彼女はクロを追いかけるが、全速力で走る犬に敵うわけもなく、クロの事を見失ってしまった。


「ハァ……ハァ……なんだあの速さは…………まったく、まおーを置いて行くとはいい度胸をしている」


彼女は息を整えると、先ほどもらった肉の串焼きをほおばる。


「…………口に合わん……クロが帰ってきたら食べさせよう……」


もぐもぐと固めの肉を口に含み、飲み込むタイミングをはかっていると、兵士の様な格好をした2人組が彼女に声をかける。


「おい、そこの娘。見たことがない格好だが?どこの国の者だ?」


高圧的な物言いに彼女は明らかに不機嫌そうな態度になり、声に嘲笑を込めて言い放った。


「貴様らに言う必要などない。分かったならさっさと私の視界から消えろ、不愉快だ」


まさか自分達がこんな口を聞かれるとは思わなかったのか、男達は一瞬呆けた後、怒りで大声を出す。


「貴様!!我々を誰だと思っている!?この街の管理をしている役人であるぞ!!」


「貴様の様な小娘を豚箱にぶち込むのなんて訳ないんだぞ!!」


「……うるさい、小物は騒ぐしか能がないのか……」


ほとほとあきれたという風に首を振る彼女は、その後、本当に役人につかまってしまった。



***




クロは、肉屋で何やらこちらの様子をうかがっていた小物の魔物を捕まえることに成功した。


「貴様、なぜこちらの様子をうかがっていた?何か用があったのか?ん?」


「うるせえ……貴様には関係ない。…………人間ごときに仕える犬め……」


なお悪態をついてくる小物にクロは鼻で笑う。


「あのお方は魔王だ。貴様には永遠に縁のない方だよ……死ね」


「魔王だと!?ば、馬鹿な!!ぎゃあああああああああ」


小物を自分の爪で切り刻み消滅させる。

そこで、やっとクロは自分の主である彼女を置いてきてしまったことに気付く。


「勝手な行動をするな!!とか言われて怒られんのかな……」


ぷらぷらとやる気のない足取りでクロは彼女と別れたところまで戻る。

ところがそこで待っているだろうと思っていた彼女はどこにも見当たらなかった。


「おいおい、まさか見捨てられちまったのか?」


当てもなくさまよっていると、広場の中心で何やら人が騒々しく騒いでいる場所を見つけたので、クロは何か手掛かりがあるかもしれないとそこに向かった。


果たして……そこにクロの目的の彼女がいた。

しかもただいたのではなく、見世物になっていたのだ。



「この者は、役人である我々を侮辱した。すなわちそれは我々の王国を侮辱したことに等しい!!よってここに、公開処刑を開始する」


随分と勝手な話だ。だが見物の客は随分な暴論を吐く役人には目もくれず、一体どのような者が公開処刑になるのかの方が気になるらしく、さっきから、縄で縛られている彼女の方に好奇の視線を寄せている。

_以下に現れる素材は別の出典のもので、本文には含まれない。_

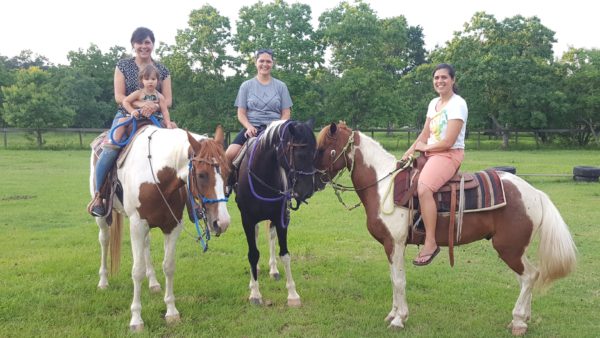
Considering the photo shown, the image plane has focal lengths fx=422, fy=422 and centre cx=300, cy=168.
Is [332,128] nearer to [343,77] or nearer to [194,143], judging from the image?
[194,143]

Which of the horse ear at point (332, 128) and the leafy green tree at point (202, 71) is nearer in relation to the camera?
the horse ear at point (332, 128)

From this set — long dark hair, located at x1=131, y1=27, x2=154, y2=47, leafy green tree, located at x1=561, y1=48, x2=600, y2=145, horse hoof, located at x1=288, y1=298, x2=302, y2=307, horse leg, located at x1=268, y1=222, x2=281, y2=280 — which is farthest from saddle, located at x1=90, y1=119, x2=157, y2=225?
leafy green tree, located at x1=561, y1=48, x2=600, y2=145

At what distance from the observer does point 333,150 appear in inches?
175

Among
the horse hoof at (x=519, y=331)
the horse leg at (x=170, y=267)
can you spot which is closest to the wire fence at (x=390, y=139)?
the horse leg at (x=170, y=267)

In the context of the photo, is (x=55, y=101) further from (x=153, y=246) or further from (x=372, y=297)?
(x=372, y=297)

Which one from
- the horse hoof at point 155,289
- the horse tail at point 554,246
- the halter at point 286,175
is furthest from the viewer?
the horse hoof at point 155,289

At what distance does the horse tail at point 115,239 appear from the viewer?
5438mm

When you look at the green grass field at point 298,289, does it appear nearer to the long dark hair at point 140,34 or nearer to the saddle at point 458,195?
the saddle at point 458,195

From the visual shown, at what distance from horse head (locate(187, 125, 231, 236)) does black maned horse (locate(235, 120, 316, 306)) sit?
2.86ft

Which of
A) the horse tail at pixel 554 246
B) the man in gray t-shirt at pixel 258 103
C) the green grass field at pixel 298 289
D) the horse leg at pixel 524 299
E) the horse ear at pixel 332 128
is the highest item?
the man in gray t-shirt at pixel 258 103

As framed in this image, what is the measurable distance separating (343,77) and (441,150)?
1109 inches

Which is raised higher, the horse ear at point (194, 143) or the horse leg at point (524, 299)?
the horse ear at point (194, 143)

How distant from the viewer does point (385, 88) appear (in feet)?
105

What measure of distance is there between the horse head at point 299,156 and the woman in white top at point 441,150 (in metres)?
1.11
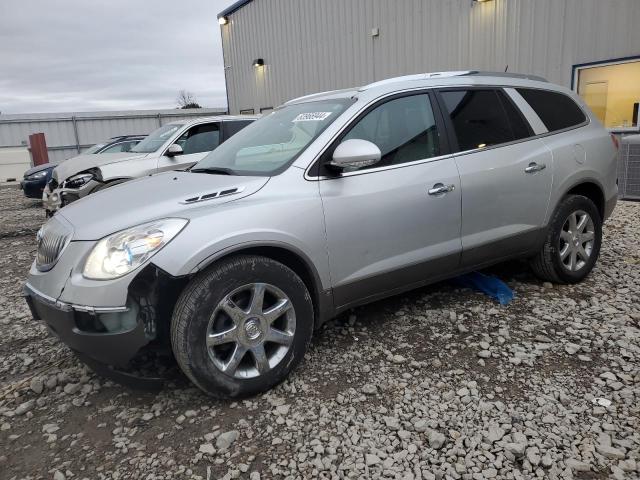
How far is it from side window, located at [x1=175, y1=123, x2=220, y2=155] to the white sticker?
14.4 feet

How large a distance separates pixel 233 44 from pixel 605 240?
15.9 m

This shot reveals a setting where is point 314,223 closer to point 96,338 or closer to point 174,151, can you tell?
point 96,338

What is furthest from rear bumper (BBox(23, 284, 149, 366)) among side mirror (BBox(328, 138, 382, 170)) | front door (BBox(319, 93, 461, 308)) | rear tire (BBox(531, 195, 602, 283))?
rear tire (BBox(531, 195, 602, 283))

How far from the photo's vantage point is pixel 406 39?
11.0 meters

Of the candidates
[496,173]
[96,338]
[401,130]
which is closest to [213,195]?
[96,338]

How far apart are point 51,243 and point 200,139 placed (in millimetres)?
5111

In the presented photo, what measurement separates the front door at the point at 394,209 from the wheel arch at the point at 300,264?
0.09 m

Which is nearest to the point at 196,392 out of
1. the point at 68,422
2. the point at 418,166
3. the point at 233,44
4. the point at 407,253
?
the point at 68,422

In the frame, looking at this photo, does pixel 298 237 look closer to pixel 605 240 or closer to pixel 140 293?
pixel 140 293

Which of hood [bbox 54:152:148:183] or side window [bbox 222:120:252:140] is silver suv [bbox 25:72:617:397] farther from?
hood [bbox 54:152:148:183]

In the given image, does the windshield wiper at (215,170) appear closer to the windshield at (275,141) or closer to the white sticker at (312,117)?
the windshield at (275,141)

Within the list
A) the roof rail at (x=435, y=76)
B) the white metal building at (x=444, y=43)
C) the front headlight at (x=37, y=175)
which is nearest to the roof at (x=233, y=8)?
the white metal building at (x=444, y=43)

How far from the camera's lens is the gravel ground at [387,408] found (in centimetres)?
226

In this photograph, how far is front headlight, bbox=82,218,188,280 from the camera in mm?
2412
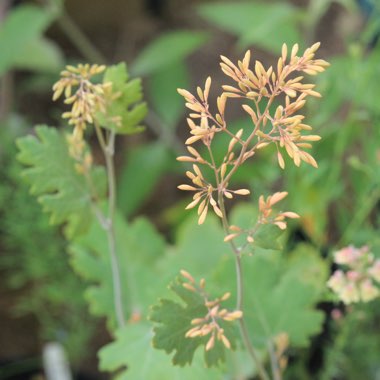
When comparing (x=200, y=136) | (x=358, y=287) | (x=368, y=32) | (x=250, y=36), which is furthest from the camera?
(x=250, y=36)

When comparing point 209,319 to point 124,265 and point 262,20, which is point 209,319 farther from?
point 262,20

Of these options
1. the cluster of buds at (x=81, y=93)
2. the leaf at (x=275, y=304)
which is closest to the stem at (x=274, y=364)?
the leaf at (x=275, y=304)

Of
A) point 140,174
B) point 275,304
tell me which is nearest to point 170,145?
point 140,174

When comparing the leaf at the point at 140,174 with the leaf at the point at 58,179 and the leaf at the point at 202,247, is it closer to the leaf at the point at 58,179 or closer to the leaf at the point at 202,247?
the leaf at the point at 202,247

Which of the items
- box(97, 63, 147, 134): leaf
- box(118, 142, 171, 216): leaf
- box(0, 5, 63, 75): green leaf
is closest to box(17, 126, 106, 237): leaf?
box(97, 63, 147, 134): leaf

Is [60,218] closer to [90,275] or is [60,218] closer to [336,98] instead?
[90,275]

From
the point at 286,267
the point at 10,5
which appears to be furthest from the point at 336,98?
the point at 10,5

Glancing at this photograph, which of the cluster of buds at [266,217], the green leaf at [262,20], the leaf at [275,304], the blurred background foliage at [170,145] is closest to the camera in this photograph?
the cluster of buds at [266,217]
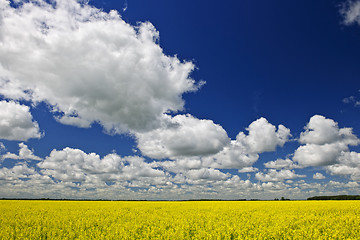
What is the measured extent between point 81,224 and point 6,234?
4.08 meters

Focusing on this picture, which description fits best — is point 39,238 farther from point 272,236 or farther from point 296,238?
point 296,238

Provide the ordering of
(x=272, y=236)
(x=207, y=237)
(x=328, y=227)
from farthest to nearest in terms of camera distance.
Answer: (x=328, y=227), (x=272, y=236), (x=207, y=237)

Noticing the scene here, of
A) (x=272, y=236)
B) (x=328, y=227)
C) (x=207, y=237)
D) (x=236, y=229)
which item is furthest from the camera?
(x=328, y=227)

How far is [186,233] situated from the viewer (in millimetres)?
12016

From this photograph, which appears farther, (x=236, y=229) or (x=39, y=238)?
(x=236, y=229)

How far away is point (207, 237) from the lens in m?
10.6

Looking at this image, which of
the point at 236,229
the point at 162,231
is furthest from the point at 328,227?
the point at 162,231

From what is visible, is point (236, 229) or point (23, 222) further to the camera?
point (23, 222)

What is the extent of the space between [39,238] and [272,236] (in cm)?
1177

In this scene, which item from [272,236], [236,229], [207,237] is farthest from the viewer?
[236,229]

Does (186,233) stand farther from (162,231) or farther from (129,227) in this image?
(129,227)

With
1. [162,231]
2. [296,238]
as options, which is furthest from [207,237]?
[296,238]

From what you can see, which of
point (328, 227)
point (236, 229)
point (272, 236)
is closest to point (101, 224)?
point (236, 229)

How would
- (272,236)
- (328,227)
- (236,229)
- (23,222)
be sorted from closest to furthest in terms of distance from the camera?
(272,236) < (236,229) < (328,227) < (23,222)
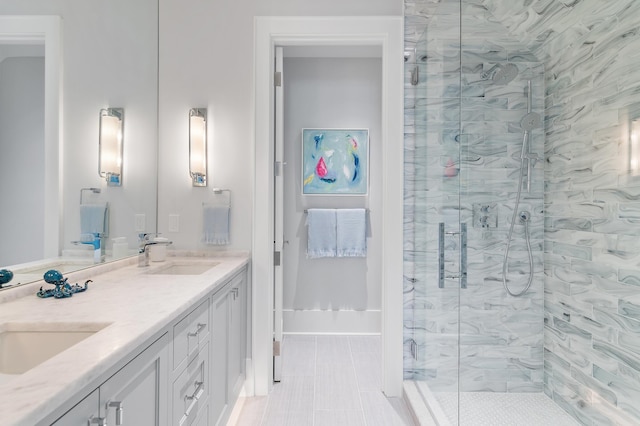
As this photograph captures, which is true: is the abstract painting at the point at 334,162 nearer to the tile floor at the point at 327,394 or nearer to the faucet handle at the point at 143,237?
the tile floor at the point at 327,394

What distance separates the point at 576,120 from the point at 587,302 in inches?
35.2

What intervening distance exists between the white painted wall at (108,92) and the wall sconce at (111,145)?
38 mm

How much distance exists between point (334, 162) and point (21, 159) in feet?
7.79

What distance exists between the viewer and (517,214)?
1729mm

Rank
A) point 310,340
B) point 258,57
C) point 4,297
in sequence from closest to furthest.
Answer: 1. point 4,297
2. point 258,57
3. point 310,340

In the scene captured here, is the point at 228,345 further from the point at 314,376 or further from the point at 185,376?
the point at 314,376

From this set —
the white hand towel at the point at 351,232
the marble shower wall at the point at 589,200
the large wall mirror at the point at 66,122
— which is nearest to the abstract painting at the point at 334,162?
the white hand towel at the point at 351,232

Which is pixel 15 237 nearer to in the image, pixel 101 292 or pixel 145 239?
pixel 101 292

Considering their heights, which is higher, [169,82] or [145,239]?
[169,82]

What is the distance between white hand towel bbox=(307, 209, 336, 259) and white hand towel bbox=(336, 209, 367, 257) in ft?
0.17

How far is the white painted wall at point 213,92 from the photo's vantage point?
227cm

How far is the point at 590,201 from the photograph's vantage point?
5.62 feet

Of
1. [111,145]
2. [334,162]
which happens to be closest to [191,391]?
[111,145]

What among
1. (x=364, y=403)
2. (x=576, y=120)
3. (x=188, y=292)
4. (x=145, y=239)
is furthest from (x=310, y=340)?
(x=576, y=120)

クロはどうしたものかと考えた。この状況では彼女を助けるのは難しい。前のような巨大な体でなら力技で切り抜けられたかもしれないが、今の彼はその辺の野良犬と同じ体系だ。ここにいるたくさんの人間達全員の相手を出来る自信はない。


しかし、そんなクロの心配をよそに、当の彼女は全くの興味がないかのように、役人の身勝手な罪状を聞き流し、見物人の視線も無視して、無表情に空を見上げている。


「罪人は、今日から10日間、この街の中心で晒し者として罪を悔いてもらう。この期間ならばこの罪人に対してどのような行為をしても許されることとする」


役人は自分で作ったのだろうか、稚拙な内容の刑罰が書かれた紙を読み終わると、道に立てられた木の丸太に彼女を縛りつけ、そして刑罰を執行中であるという看板を立てると、その場を立ち去って行った。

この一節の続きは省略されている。